Print the whole listing below exactly as given, pictures excluded.

** DATA **
>>>>
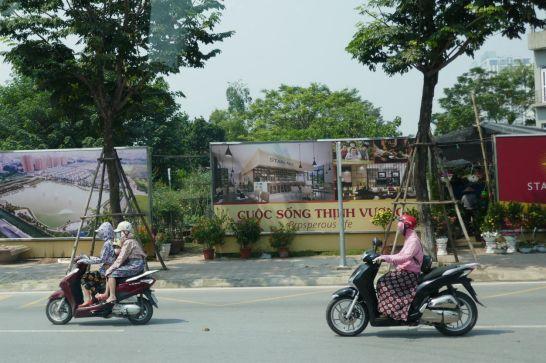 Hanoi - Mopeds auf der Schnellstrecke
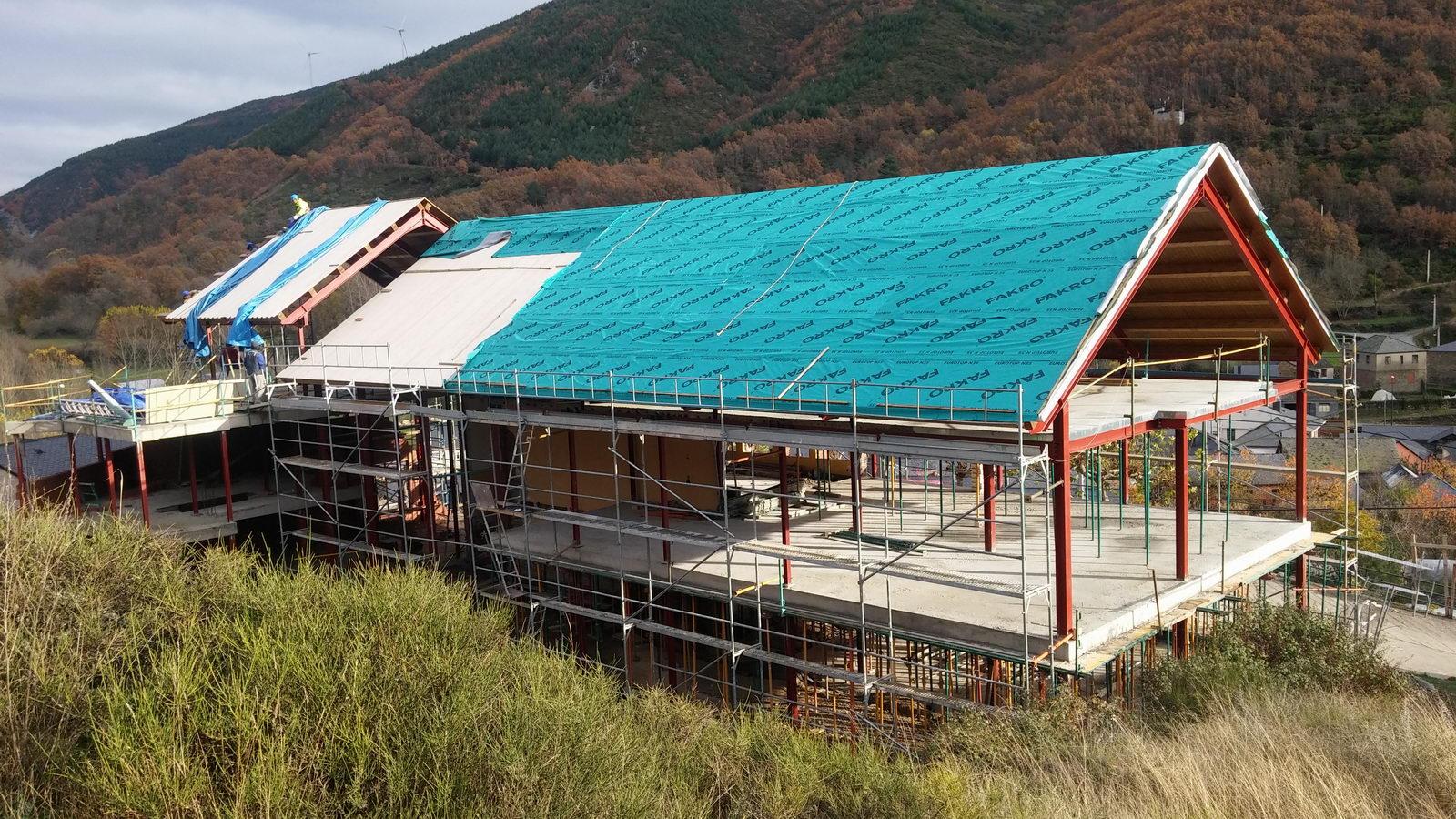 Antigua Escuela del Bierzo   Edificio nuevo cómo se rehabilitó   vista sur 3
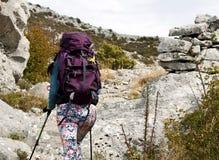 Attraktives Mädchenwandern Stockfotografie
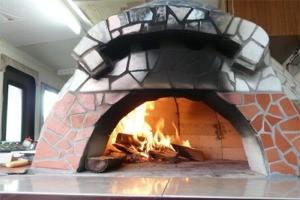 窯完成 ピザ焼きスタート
<<<<
** COMPLETED TASK **
 Hanoi - Mopeds auf der Schnellstrecke
 Antigua Escuela del Bierzo   Edificio nuevo cómo se rehabilitó   vista sur 3
 Attraktives Mädchenwandern Stockfotografie
 窯完成 ピザ焼きスタート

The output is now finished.